--- EXERCISE TEXT Enclosed Below ---

If you take a conservative estimate, you may decide to contribute $720 to your LPFSA. With this amount, you can be fairly confident that you will spend the entire balance. If you want to account for unexpected expenses, you might contribute another $200 for a total of $920.
Carryovers and Grace Periods for an LPFSA
You don’t want to contribute excessively to your LPFSA. Like a regular FSA, it’s possible you could lose any unused balance at the end of the year.
Some plans either allow you to roll over up to a certain amount for the following plan year or allow for a grace period. A grace period is a two-and-a-half-month period at the beginning of the following year where you can finish spending the previous year’s balance.
However, some plans may not offer both a carryover provision and a grace period.
During most years, employers may elect one of two ways to let unused FSA funds rollover:Â
- Carryover: Account-holders can carry over up to $640 from 2024 and up to $660 beginning in tax year 2025.

--- End of Enclosed EXERCISE TEXT ---

**QUESTIONS ON THE MATERIAL**
A. Revise the stretch of the LPFSA passage from "If you take" through "of the year.", replacing "conservative estimate" with "cautious estimate".
B. Answer these from the LPFSA passage:
(i) How much extra might you contribute to account for unexpected expenses?
(ii) How long is a grace period?
(iii) Up to what amount can account-holders carry over beginning in tax year 2025?
C. Please continue the LPFSA passage from its last sentence.

--- EXCERPTED RECORDS Enclosed Below ---

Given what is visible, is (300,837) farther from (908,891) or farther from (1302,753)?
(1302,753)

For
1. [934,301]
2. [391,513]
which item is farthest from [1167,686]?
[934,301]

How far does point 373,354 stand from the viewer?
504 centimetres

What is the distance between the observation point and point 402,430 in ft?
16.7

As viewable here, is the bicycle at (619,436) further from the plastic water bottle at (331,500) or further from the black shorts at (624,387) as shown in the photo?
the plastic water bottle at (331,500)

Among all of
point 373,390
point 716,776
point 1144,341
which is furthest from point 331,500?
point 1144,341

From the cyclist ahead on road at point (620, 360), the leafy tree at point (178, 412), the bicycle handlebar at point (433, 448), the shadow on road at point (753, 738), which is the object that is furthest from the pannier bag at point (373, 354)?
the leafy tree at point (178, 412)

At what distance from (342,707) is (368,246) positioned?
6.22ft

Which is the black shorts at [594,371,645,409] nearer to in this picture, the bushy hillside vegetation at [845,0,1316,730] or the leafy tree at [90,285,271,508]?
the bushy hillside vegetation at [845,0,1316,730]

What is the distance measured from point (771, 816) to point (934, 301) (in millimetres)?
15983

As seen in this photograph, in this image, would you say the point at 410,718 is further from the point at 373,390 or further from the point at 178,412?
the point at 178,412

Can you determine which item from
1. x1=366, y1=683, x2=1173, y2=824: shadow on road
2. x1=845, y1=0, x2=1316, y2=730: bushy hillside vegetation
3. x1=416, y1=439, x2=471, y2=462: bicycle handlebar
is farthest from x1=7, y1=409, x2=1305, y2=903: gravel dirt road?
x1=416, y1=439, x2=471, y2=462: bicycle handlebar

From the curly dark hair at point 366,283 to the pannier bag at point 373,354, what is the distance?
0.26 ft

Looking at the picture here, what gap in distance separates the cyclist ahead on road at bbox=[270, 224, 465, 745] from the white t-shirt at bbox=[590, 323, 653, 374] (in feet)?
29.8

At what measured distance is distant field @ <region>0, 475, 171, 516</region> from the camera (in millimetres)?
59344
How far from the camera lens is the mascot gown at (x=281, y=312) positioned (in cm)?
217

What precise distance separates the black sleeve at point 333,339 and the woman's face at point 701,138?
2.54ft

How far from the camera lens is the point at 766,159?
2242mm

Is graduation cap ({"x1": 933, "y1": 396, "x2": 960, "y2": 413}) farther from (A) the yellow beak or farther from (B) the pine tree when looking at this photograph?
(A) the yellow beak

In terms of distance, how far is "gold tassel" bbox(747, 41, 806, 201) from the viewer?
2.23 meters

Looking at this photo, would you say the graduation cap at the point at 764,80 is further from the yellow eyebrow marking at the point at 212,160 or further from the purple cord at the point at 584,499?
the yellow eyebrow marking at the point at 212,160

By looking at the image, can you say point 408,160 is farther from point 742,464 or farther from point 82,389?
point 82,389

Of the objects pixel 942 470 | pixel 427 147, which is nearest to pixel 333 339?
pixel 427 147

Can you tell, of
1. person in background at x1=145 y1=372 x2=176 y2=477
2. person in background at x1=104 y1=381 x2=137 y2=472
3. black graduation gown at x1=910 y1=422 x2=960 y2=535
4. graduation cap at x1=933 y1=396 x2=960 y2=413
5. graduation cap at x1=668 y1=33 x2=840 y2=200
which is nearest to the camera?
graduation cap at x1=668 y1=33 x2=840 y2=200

--- End of Enclosed EXCERPTED RECORDS ---

**OUTPUTS FOR THE TASKS**
A.
If you take a cautious estimate, you may decide to contribute $720 to your LPFSA. With this amount, you can be fairly confident that you will spend the entire balance. If you want to account for unexpected expenses, you might contribute another $200 for a total of $920.
Carryovers and Grace Periods for an LPFSA
You don’t want to contribute excessively to your LPFSA. Like a regular FSA, it’s possible you could lose any unused balance at the end of the year.

B.
(i) $200
(ii) Two and a half months
(iii) $660

C.
- Grace period: Unlimited funds may be carried over and spent in the first two and a half months of the next plan year. At the end of two and a half months, all unspent carried-over funds are forfeited.Â
The only good news about any unused balance you lose is that you’ll lose pretax dollars. If you’re in the 24% federal tax bracket, that means you’re losing the equivalent of $76 that you could have gotten in take-home pay (for every $100 you contributed to your LPFSA over the $500 rollover amount.)
That being said, if you’ve only contributed a small overage, you might be able to spend it down by:
- Purchasing an extra pair of glasses
- Pre-purchasing next year’s contact lenses
- Buying extra contact lens solution
- Making other qualified purchases
Maybe you don’t really need a spare pair of glasses, but you might decide that having them is better than just throwing away the money you’ve saved.
If your employer’s LPFSA allows you to spend the balance on any qualified medical expense once you’ve met your deductible, the calculation gets a bit more complicated. You’ll definitely want to look at your medical expenses for the last year (or two). Do the expenses you’ll likely incur next year add up to more than your deductible?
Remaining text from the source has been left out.